On 12/1/2015 11:59 AM, Andrey Semashev wrote:
On 2015-12-01 17:18, Agustín K-ballo Bergé wrote:
But what tops it all, what makes this decision a plain and simple mistake, is that this "just works" because implementations map this kind of undefined behavior into specific well-defined behavior. So it's just undefined behavior for the sake of "pretty syntax" (a subjective thing at best). Why then wouldn't you just simply write that well-defined code that these implementations are translating to?
It's not just syntax. If I'm not mistaken, the union-based type punning has advantage over memcpy - it allows the code to be constexpr.

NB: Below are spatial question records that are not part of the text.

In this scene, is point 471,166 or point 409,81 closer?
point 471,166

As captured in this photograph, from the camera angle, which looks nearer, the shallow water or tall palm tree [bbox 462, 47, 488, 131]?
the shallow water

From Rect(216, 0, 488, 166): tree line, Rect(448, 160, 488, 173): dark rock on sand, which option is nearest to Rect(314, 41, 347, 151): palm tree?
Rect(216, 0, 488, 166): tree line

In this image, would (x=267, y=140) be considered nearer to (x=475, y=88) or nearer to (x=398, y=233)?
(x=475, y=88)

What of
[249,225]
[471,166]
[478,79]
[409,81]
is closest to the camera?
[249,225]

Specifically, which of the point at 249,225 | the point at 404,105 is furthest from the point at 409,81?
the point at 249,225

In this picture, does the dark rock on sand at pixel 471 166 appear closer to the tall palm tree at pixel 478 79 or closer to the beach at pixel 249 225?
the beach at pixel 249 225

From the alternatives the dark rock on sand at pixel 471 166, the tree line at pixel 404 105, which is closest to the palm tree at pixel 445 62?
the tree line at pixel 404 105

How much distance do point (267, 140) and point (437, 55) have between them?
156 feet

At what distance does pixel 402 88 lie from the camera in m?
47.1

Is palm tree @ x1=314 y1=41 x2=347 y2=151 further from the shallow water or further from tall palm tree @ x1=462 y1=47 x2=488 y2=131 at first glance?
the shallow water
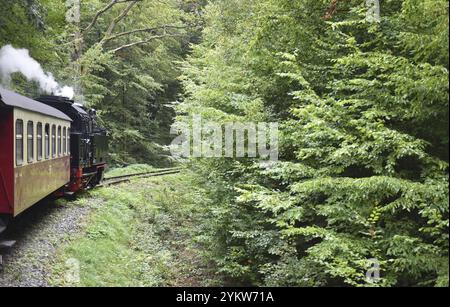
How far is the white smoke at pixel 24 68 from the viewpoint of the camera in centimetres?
1256

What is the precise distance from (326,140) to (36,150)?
18.6 feet

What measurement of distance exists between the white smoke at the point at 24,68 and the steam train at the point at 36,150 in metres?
1.56

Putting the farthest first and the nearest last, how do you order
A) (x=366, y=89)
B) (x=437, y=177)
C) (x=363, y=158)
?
(x=366, y=89) → (x=363, y=158) → (x=437, y=177)

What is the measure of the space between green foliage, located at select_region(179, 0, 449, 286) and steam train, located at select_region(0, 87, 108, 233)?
361 centimetres

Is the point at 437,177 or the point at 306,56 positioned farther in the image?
the point at 306,56

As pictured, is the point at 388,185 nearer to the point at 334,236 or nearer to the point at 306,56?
the point at 334,236

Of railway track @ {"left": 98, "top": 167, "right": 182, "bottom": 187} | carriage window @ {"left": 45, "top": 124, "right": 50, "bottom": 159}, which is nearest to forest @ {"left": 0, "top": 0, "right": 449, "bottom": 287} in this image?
carriage window @ {"left": 45, "top": 124, "right": 50, "bottom": 159}

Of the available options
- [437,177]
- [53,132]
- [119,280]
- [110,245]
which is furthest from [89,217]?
[437,177]

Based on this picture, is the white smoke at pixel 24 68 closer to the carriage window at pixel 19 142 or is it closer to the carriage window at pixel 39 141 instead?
the carriage window at pixel 39 141

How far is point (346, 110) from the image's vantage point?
6.46 meters

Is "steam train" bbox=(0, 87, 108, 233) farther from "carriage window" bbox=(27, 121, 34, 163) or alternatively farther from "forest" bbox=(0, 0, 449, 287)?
"forest" bbox=(0, 0, 449, 287)

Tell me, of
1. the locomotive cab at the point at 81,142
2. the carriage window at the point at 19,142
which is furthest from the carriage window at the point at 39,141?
the locomotive cab at the point at 81,142

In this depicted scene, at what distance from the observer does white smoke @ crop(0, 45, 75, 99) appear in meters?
12.6
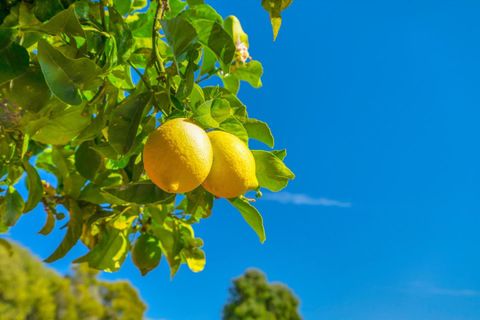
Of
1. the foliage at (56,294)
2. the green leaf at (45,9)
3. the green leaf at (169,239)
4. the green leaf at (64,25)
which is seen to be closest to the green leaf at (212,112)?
the green leaf at (64,25)

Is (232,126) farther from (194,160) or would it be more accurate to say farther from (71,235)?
(71,235)

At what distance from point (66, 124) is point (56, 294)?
1212cm

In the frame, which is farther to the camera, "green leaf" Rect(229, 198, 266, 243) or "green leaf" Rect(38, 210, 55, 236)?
"green leaf" Rect(38, 210, 55, 236)

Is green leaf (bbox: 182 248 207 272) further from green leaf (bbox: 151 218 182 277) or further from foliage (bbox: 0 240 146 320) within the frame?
foliage (bbox: 0 240 146 320)

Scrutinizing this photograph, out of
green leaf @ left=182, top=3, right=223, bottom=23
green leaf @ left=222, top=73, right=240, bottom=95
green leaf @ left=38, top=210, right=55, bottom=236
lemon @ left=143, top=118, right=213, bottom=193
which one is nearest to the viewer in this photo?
lemon @ left=143, top=118, right=213, bottom=193

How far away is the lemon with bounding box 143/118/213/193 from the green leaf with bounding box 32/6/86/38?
22cm

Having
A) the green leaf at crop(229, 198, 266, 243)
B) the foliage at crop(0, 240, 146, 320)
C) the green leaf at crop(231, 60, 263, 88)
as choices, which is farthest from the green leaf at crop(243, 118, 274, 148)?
the foliage at crop(0, 240, 146, 320)

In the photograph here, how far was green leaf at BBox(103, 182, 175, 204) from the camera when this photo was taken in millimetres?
875

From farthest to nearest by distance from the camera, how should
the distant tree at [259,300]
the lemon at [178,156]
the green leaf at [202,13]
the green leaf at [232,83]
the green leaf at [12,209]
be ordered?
1. the distant tree at [259,300]
2. the green leaf at [12,209]
3. the green leaf at [232,83]
4. the green leaf at [202,13]
5. the lemon at [178,156]

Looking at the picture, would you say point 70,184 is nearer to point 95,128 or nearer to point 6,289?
point 95,128

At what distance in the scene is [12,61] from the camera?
816 millimetres

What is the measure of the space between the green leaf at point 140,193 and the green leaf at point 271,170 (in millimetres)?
163

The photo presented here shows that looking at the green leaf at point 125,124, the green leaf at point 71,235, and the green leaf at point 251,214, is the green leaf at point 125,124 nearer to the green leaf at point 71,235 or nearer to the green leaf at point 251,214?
the green leaf at point 251,214

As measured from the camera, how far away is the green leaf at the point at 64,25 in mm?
812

No, it doesn't. There's no undefined behavior allowed in a constant expression. Furthermore, the rules for `union` member access are stronger for constant expressions, there's no common initial sequence rule nor anything like it since constant expressions do not work under the memory object model. Even compilers with implementation-specific behavior would reject it.
memcpy also has potential to be a function call instead of a few instructions (or no instructions at all). I know many compilers are aware of memcpy and optimize it, but that's not something one can rely on.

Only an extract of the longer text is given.